L'ex presidente Fia

Max Mosley si suicidò perché aveva un cancro incurabile

Diverse testate britanniche hanno diffuso gli esiti della perizia giudiziaria sul suo decesso, avvenuto nella sua casa di Londra lo scorso maggio

Max Mosley si suicidò perché aveva un cancro incurabile
(EPA/CHRISTOPHE KARABA via Ansa)
Max Mosley nel 2011

Max Mosley, dal 1993 al 2016 presidente della Fédération Internationale de l'Automobile (Fia) organizzatrice della Formula 1 e altri importanti campionati motoristici, morì il 24 maggio scorso, ma sulle circostanze del decesso si espresse solo in termini vaghi la nuora Emma Mosley, parlando di “una lunga lotta contro il cancro”. Oggi diverse testate britanniche riportano gli esiti della perizia dell'ufficio del coroner di Westminster: Mosley si sparò dopo aver appreso di avere un linfoma incurabile e che gli sarebbero rimaste solo alcune settimane da vivere. 

Un foglietto fu trovato a fianco del suo letto ma era a malapena leggibile, a causa della grande quantità di sangue, le uniche parole leggibili erano “Non avevo scelta”. La coroner Fiona Wilcox ha affermato che  "il 24 maggio 2021 la polizia accorsa all'abitazione di Mosley lo trovò sdraiato sul suo letto con accanto una pistola”. Ha inoltre confermato che non c'erano tracce di scasso né nulla di sospetto, e accertato che Mosley aveva confidato l'intenzione di togliersi la vita al suo assistente personale Henry Alexander e a un suo medico curante.

Max Mosley si dedicò all'automobilismo fin da giovane età e il massimo campionato ebbe la sua impronta dall'anno dell'ultimo titolo di Alain Prost a quello del primo campionato vinto da Lewis Hamilton, passando per i trionfi di Michael Schumacher, Mika Hakkinen e Fernando Alonso.

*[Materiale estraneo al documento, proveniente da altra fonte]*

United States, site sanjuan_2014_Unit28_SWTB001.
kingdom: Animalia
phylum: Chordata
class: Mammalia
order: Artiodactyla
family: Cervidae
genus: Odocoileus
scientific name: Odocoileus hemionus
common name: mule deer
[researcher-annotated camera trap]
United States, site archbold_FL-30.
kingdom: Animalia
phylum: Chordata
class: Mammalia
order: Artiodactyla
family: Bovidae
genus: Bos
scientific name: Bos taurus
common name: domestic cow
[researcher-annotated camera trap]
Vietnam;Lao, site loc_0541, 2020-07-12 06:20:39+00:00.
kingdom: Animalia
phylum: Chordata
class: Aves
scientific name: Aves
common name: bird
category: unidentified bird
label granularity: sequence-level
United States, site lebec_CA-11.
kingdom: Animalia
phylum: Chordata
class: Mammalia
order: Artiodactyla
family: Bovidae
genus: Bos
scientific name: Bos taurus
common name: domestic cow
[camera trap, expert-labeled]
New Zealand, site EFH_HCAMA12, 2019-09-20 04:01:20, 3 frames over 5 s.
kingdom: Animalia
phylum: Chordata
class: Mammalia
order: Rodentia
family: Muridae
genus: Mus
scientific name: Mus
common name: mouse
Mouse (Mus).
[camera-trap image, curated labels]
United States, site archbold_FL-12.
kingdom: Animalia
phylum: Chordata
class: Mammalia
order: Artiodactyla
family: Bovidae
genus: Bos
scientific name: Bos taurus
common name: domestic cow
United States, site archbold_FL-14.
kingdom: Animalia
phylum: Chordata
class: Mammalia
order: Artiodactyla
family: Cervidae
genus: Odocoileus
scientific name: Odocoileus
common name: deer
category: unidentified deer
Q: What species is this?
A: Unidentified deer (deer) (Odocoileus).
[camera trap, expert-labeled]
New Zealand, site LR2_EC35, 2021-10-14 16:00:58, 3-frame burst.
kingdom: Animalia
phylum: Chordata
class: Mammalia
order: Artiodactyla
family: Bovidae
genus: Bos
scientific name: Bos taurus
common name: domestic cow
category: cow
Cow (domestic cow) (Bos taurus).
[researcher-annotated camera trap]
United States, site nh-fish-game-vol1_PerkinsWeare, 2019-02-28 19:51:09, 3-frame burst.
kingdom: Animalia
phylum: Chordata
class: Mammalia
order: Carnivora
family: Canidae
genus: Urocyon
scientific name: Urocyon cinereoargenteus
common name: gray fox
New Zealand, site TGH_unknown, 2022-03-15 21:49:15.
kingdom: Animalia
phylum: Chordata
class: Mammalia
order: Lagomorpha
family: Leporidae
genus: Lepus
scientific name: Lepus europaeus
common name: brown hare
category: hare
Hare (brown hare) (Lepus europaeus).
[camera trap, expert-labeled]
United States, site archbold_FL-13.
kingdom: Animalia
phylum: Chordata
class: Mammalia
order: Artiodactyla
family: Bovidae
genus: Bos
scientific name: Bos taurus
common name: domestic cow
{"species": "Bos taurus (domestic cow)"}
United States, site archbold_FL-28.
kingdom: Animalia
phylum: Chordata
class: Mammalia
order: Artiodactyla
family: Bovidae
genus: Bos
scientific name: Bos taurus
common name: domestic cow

Fu però anche una figura controversa: suo padre, recentemente interpretato sullo schermo da Sam Clafin nella serie Bbc Peaky Blinders, era Oswald Mosley, il fondatore della British Union of Fascists al cui matrimonio partecipò Adolf Hitler. A porre fine alla lunga permanenza di Mosley jr. ai vertici della Fia fu lo scandalo suscitato da un servizio del tabloid News of the World sula sua partecipazione a un festino in uniformi naziste. La testata fu condannata a una sanzione di 60 mila sterline per violazione della privacy.